[SELECTED EXTRACT]
* BEGIN *
What does this tell us about Women’s Curling?
Women’s teams tend to have a higher chance of coming back from a deficit and, subsequently, less chance of holding onto a lead. The difference is less noticeable in close games (tied or 1 up) and tends to widen as one team takes a more dominant position. That is, the greater the lead the greater the difference versus men’s teams in likelihood of a comeback. If we believe the ability to throw heavy peel weight successfully is the major difference in women’s and men’s games, then these numbers look much like what we would expect.
The most noticeable and important difference seen is the case of tied with hammer or down two with hammer in the final ends. The difference is about 5%. These numbers provide some support to determine how women’s teams might approach the game differently than men’s teams. For example, if tied with hammer with 3 or 2 ends remaining, a women’s team may be less inclined in blanking to retain hammer than in forcing a score. Tied with hammer is, during these ends, not a statistical advantage over 1 up without. In fact, with 2 ends remaining, women’s teams have a slight (2%) statistical edge in being 1 up without hammer! In the men’s game tied with hammer is an advantage of 3-4% with 3 ends remaining and 1% with 2 remaining.
What is Control?
A common term heard over drinks at curling rinks across the globe is “Control”. “If we make this shot for two that will put us in control”. “You had control from the 5th end on”. And, the most hated phrase “We had control the whole game and lost it at the end”. So, statistically speaking, what do we think is meant by “Control”?
I propose that there are actually three positions during a game a team can be in. If one is Control it follows that there must be another type of game that is closer than this, which I will call a “Close” game. It also then is reasonable to suggest there is a position where you are even better than in control, let’s call this “Dominant” position.
If we assign the game condition based on a probable outcome:
Close occurs when the odds for a win is no greater than 66% for either team. Another way to say this is the team behind has better than 2-1 odds of winning.
Control exists when one team has greater than 66% but less than 80% odds of winning. This range is between 2-1 odds and 4-1 odds for the team that is behind.
Dominant position is when one team holds a greater than 80% statistical chance of winning. Another way to show this is greater than 4-1 odds of a comeback.
Based on these numbers:
“Control” occurs when team is:
With three and four ends remaining, 2 up without hammer is right at 79 and 80% respectively. With two or fewer ends left, you are Dominant in this position. When statistically in “Control” Up 1 with hammer, you are between 77 to 80%, with the exception of the third end in a ten end game where your chances are 75%.
“Close” position occurs when a team is:
When tied with hammer and 2 ends remaining, chance of winning is exactly 66% - so we could argue whether a team has Control at this stage or it is Close.
“Dominant” position occurs at any other score during the game.
We can start to analyze our pre-game and in-game strategy using the definitions of Control, Close and Dominant. I’d also suggest incorporating the definitions for which section of the game, based on Early, Middle and End Game (from article of Nov 2008, “Is Curling a Battle For Hammer?”). Recall the End Game is the final 3 ends and extra end if required. The Middle Game is the middle 3 ends and the Early game is then either 4 ends for a 10 end game or 2 ends for an 8 end match.
* END *
[STATED EXERCISE A] Repeat the passage of the curling article between "Control exists when" and "chances are 75%.", inclusive.
The curling article and the entries that follow have no connection to each other.

[SUPPLIED MATERIAL]
* BEGIN *
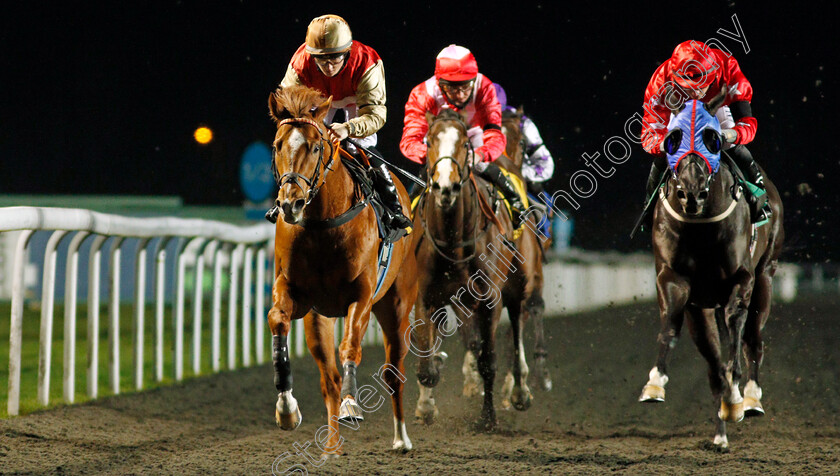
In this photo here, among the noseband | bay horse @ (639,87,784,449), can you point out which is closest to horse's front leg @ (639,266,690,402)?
bay horse @ (639,87,784,449)

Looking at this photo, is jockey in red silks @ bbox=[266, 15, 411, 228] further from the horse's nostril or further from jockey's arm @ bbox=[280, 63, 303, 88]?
the horse's nostril

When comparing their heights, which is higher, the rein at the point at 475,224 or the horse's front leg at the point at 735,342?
the rein at the point at 475,224

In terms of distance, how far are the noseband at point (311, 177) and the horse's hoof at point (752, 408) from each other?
2614 mm

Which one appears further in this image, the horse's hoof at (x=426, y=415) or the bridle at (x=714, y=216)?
the horse's hoof at (x=426, y=415)

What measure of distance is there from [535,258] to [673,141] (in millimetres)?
2178

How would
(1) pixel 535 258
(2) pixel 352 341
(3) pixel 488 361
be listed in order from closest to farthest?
(2) pixel 352 341 < (3) pixel 488 361 < (1) pixel 535 258

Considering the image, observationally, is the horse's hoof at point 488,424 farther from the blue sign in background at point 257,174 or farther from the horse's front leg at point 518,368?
the blue sign in background at point 257,174

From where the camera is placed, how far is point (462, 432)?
5590 millimetres

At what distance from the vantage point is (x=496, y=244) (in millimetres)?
5996

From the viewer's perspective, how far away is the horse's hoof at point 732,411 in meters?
4.74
* END *
[STATED EXERCISE B] Arrange the lines of the entries in Block 1 as a JSON list of strings, one string per line, with blank lines omitted. Leave the pictures out of the answer.

[WRITTEN ANSWER A]
Control exists when one team has greater than 66% but less than 80% odds of winning. This range is between 2-1 odds and 4-1 odds for the team that is behind.
Dominant position is when one team holds a greater than 80% statistical chance of winning. Another way to show this is greater than 4-1 odds of a comeback.
Based on these numbers:
“Control” occurs when team is:
With three and four ends remaining, 2 up without hammer is right at 79 and 80% respectively. With two or fewer ends left, you are Dominant in this position. When statistically in “Control” Up 1 with hammer, you are between 77 to 80%, with the exception of the third end in a ten end game where your chances are 75%.

[WRITTEN ANSWER B]
[
  "In this photo here, among the noseband | bay horse @ (639,87,784,449), can you point out which is closest to horse's front leg @ (639,266,690,402)?",
  "bay horse @ (639,87,784,449)",
  "Looking at this photo, is jockey in red silks @ bbox=[266, 15, 411, 228] further from the horse's nostril or further from jockey's arm @ bbox=[280, 63, 303, 88]?",
  "the horse's nostril",
  "When comparing their heights, which is higher, the rein at the point at 475,224 or the horse's front leg at the point at 735,342?",
  "the rein at the point at 475,224",
  "In terms of distance, how far are the noseband at point (311, 177) and the horse's hoof at point (752, 408) from each other?",
  "2614 mm",
  "Which one appears further in this image, the horse's hoof at (x=426, y=415) or the bridle at (x=714, y=216)?",
  "the horse's hoof at (x=426, y=415)",
  "What measure of distance is there from [535,258] to [673,141] (in millimetres)?",
  "2178",
  "How would",
  "(1) pixel 535 258",
  "(2) pixel 352 341",
  "(3) pixel 488 361",
  "be listed in order from closest to farthest?",
  "(2) pixel 352 341 < (3) pixel 488 361 < (1) pixel 535 258",
  "Considering the image, observationally, is the horse's hoof at point 488,424 farther from the blue sign in background at point 257,174 or farther from the horse's front leg at point 518,368?",
  "the blue sign in background at point 257,174",
  "From where the camera is placed, how far is point (462, 432)?",
  "5590 millimetres",
  "At what distance from the vantage point is (x=496, y=244) (in millimetres)?",
  "5996",
  "From the viewer's perspective, how far away is the horse's hoof at point 732,411 in meters?",
  "4.74"
]